Yesterday, New York City was host to the largest climate change demonstration in history. Events took the place the world over, but the largest and most public was the march in Manhattan that drew more than 300,000 estimated protestors. The impetus was to express mass frustration and sound an alarm as a United Nations summit addressing climate change takes place later this week. I am heartened to see such an enormous spectacle of engaged activism but not because I think it will accomplish anything politically. The value in this march is that it documents how devastatingly obvious this catastrophic problem is to so many. A public record of discontent and awareness has been placed in the history books so that as the shit hits the fan in the coming years or decades, we will know that our failures were not without dramatic warning. I’m afraid we can hope for little more in terms of tangible or effective policy changes. Perhaps even harder to digest is that we really don’t need policy changes if we global citizens, especially those of us in the most energy-consumptive cultures, would choose to change our lifestyles and habits en masse. That is not likely to happen anytime soon.

I see climate change as the inevitable logical “conclusion” to late capitalism, which we Americans, even “the 99%,” have enjoyed immensely. How many among us choose to sacrifice our air-conditioning, running errands via automobile, or posting our every thought online 24/7 so that massive, energy-intensive server farms are necessary to power our selfies and political rants like this? How many of us buy local goods and local foods with a smaller carbon footprint than those shipped all over the globe? How many of us would sacrifice unlimited opportunities for air travel the world over? How many of us eat plants rather than animals? How many of us that can afford it support renewable energy options available to us, whether through our utility companies, third parties, or direct installation of solar panels? I, for one, make few of the sacrifices listed from the list above, and the sacrifices I do make are only to a minimal and mostly painless degree. I applaud those who do make all of those sacrifices, but I suspect they only make a tiny fraction of yesterday's marchers.

Of course, a global push with leadership from governments (and, in a real fantasy world, industry) would be the most effective way to combat this potentially existential issue. While I certainly don’t underestimate the power that regulations, carbon taxes, and other instruments of government could have, I also don’t want to underestimate what a mass movement of lifestyle choices could make. We are not dependent on corrupt and compromised politicians to change the world, and, in fact, we are insane to think we should. That ship has sailed, in this country at least. We live in a full blown plutocracy now, and the industrialists pimping our high-dollar Congressional escorts for all they're worth surely have no interest in changing anything that keeps their personal wealth-sucking machinery running day and night. In America at least, the problem of climate change is one of laziness, both in terms of electoral efforts and personal sacrifices.

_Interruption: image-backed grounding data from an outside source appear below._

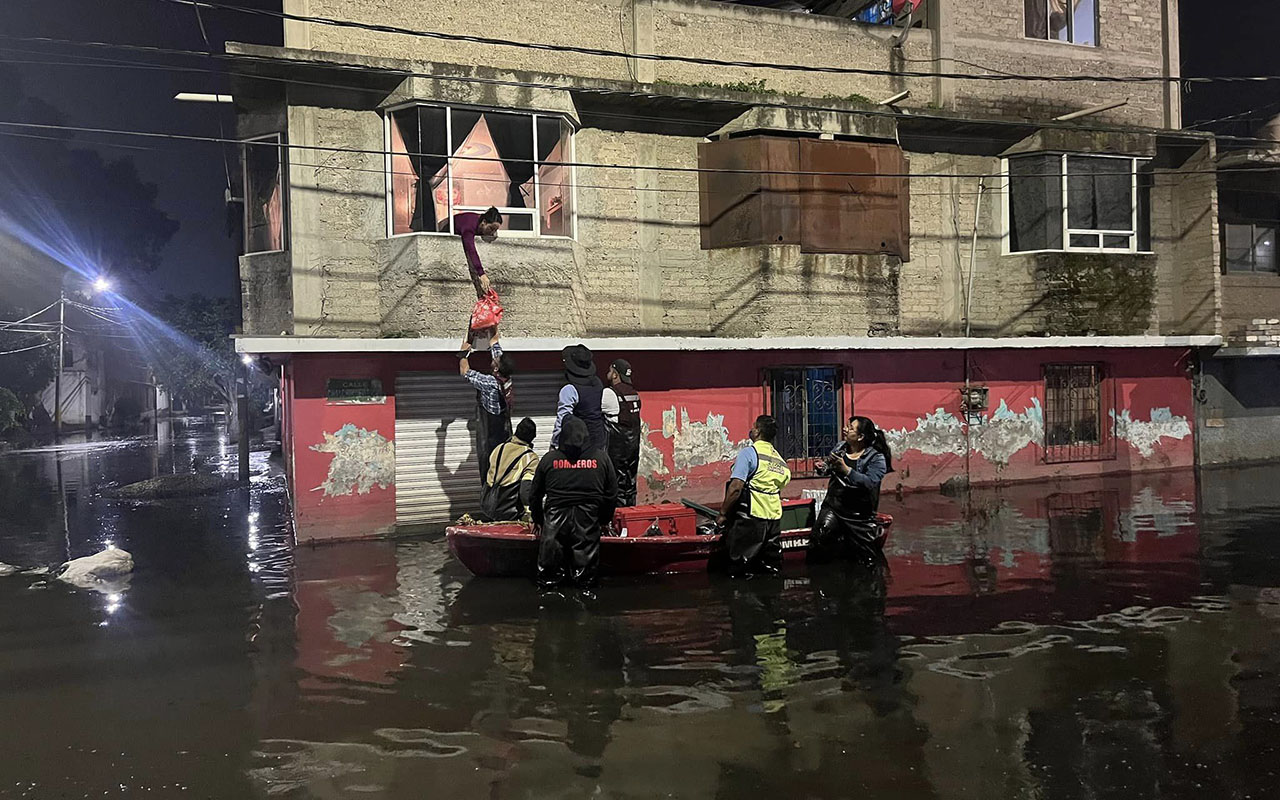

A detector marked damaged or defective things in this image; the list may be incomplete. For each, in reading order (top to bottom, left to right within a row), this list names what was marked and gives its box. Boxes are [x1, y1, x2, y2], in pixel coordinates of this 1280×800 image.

peeling paint on wall [307, 422, 391, 496]
peeling paint on wall [885, 404, 962, 455]
peeling paint on wall [972, 399, 1044, 468]
peeling paint on wall [1116, 404, 1192, 455]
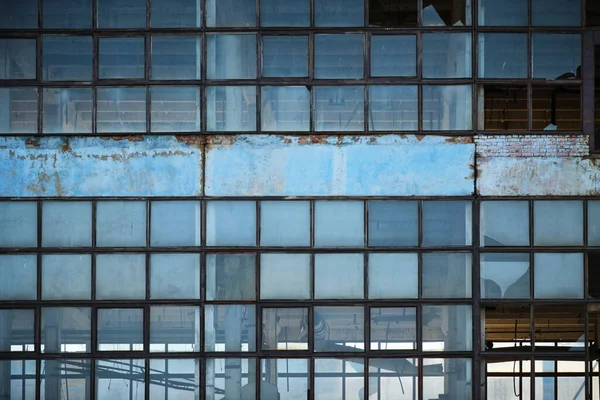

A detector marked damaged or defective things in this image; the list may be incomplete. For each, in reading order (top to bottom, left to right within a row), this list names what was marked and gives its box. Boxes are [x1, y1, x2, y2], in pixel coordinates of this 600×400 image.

broken window [478, 85, 524, 130]
broken window [532, 85, 580, 130]
corroded metal panel [0, 136, 203, 197]
peeling paint [0, 136, 203, 197]
corroded metal panel [204, 135, 476, 196]
corroded metal panel [478, 157, 600, 196]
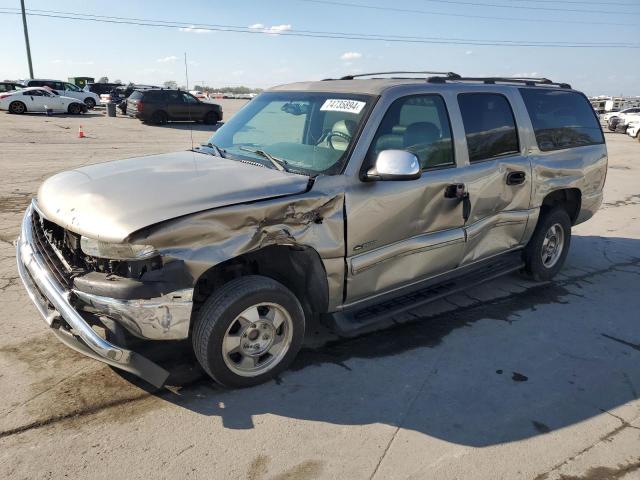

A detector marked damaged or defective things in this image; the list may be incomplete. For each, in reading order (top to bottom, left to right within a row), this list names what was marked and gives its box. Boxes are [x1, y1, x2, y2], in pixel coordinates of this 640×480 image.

crumpled front bumper [14, 204, 182, 388]
cracked hood [37, 151, 310, 242]
damaged chevrolet suburban [13, 73, 604, 388]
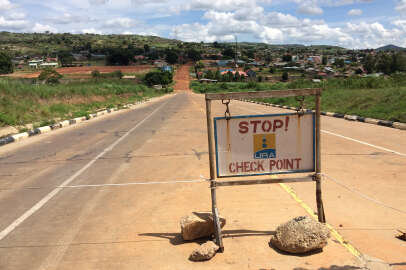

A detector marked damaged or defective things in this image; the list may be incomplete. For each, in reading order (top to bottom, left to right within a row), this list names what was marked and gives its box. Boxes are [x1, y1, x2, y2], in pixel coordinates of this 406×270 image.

rusty metal frame [205, 88, 326, 253]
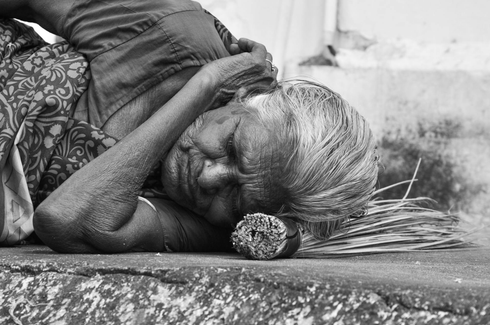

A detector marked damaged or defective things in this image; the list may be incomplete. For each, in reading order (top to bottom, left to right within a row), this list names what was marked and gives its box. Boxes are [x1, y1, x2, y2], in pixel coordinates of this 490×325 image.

cracked concrete surface [0, 246, 490, 322]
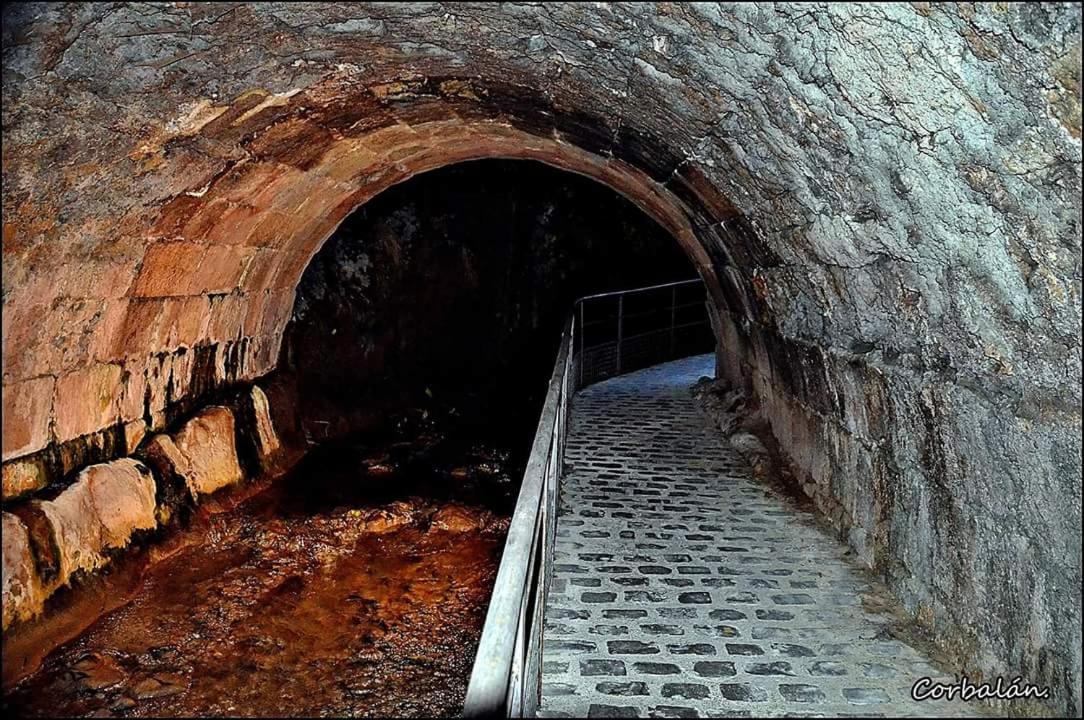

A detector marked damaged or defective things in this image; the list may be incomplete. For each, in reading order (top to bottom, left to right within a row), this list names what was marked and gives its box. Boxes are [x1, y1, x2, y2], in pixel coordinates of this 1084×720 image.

stagnant rusty water [1, 424, 520, 716]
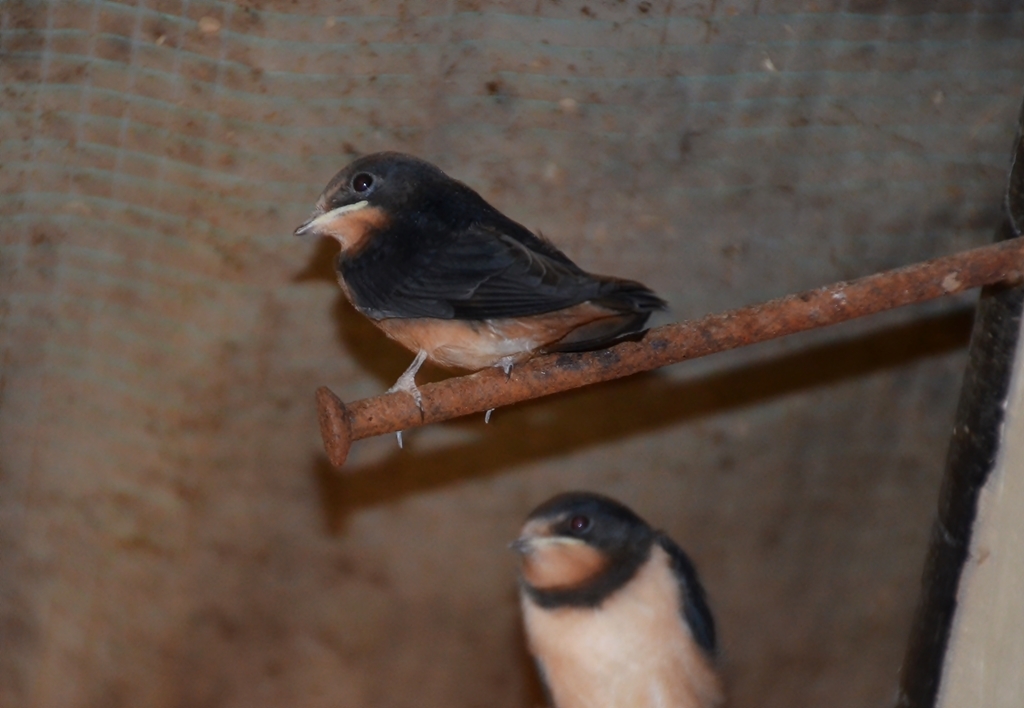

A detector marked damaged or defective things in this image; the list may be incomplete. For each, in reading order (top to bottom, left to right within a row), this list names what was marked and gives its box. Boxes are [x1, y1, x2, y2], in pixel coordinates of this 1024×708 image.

rusty iron rod [317, 239, 1024, 471]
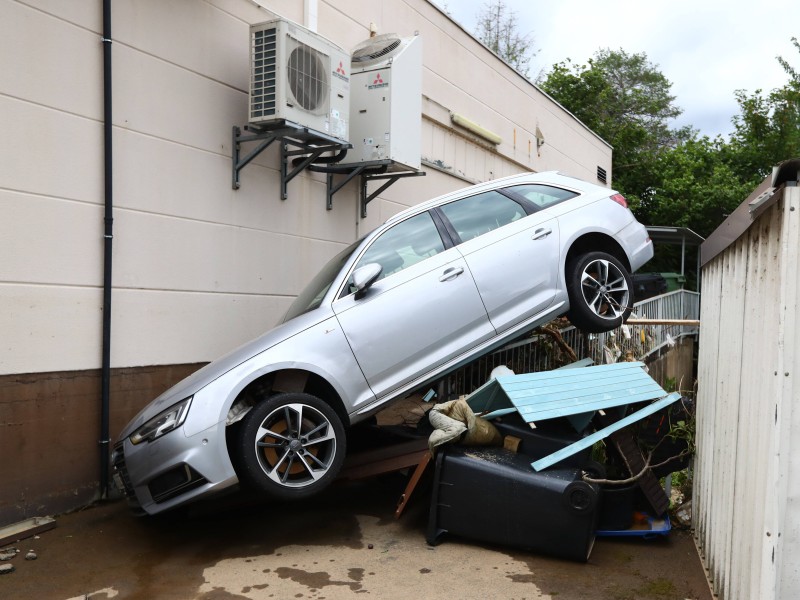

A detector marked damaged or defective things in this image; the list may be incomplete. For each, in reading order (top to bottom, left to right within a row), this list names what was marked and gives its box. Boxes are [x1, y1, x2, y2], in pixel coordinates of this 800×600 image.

damaged fence [444, 288, 700, 396]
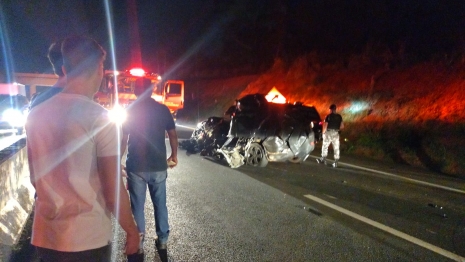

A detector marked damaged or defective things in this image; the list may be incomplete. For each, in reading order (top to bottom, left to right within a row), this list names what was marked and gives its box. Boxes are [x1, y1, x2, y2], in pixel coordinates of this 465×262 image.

severely damaged car [179, 93, 320, 169]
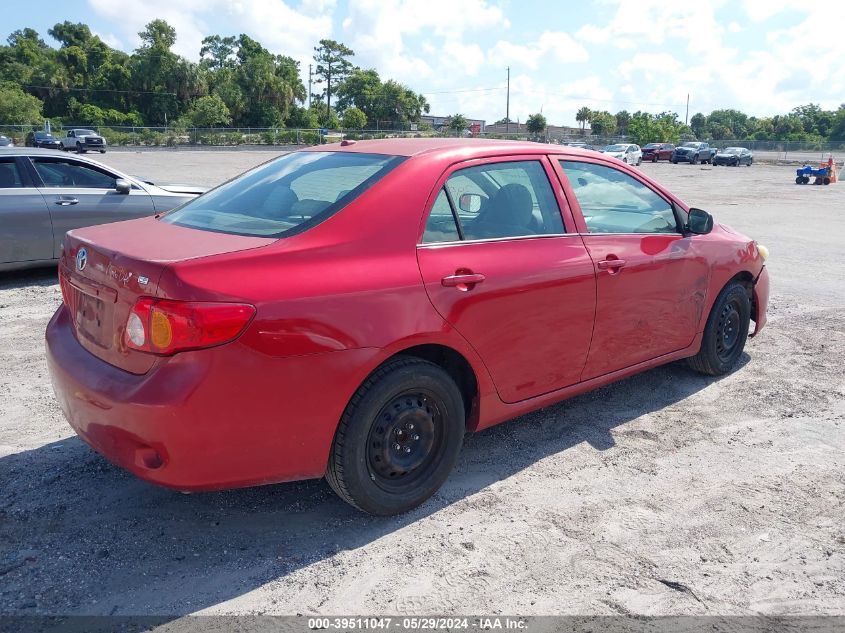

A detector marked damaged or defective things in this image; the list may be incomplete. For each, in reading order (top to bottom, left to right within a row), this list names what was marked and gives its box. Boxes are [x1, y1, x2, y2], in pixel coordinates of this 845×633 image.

dent on car door [0, 156, 53, 264]
dent on car door [30, 156, 155, 256]
dent on car door [416, 158, 592, 404]
dent on car door [556, 159, 708, 380]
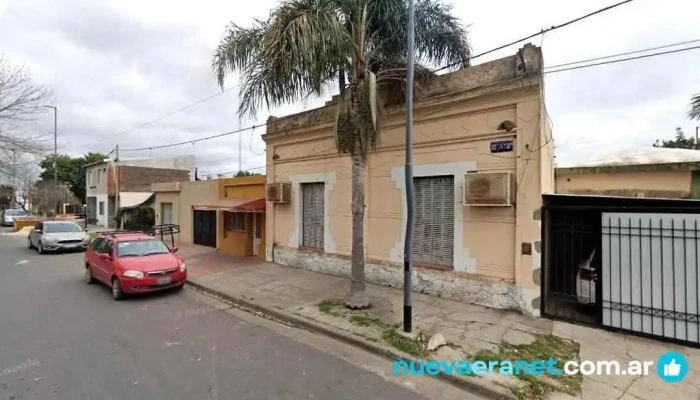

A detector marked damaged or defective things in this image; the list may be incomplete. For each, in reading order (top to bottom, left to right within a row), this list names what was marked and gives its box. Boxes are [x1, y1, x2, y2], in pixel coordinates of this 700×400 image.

cracked sidewalk [179, 244, 700, 400]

The abject laziness with which American citizens approach their civic duties has decayed our democracy to a rusted-out, skeletal shell of what a truly informed and engaged citizenry should look like. We have gladly traded the vocation of journalism for the distractions of Candy Crush and Facebook. In tandem, the laziness with which fossil fuels have allowed us to live our lives for these last 100 years, the tiniest blip of human history, has coalesced with our political lethargy to generate a perfect storm of gluttonous apathy.  Eventually, this storm will literally drown, blow, and shake us out of our complacency, the only question is how widespread the destruction?

I say all of this less in judgement of we humans than in simple recognition. As stated, I am undoubtedly lazy in my lifestyle habits, too. The inertia of well-worn monied pathways and day-to-day consumer convenience is simply too great to break without crisis, which we are rapidly courting with acidic oceans, sea-level risings, the sixth great extinction looming, and more. Nothing will change until those with the most to lose, including middle and even working class Americans, are pained more by doing nothing than by doing something. It could be too late at that point, but none of us can accurately predict the future. 

Until then, we have a beautiful, meaningful, and inspiriting record of protest from yesterday. I see it, however, more as a work of art than as an act with any real political potency. I would like to think, however, that art is more powerful and enduring than politics. After all, we can all elect to be artists. It is the politicians who are, by definition, dependent on the approval of others to maintain their employment.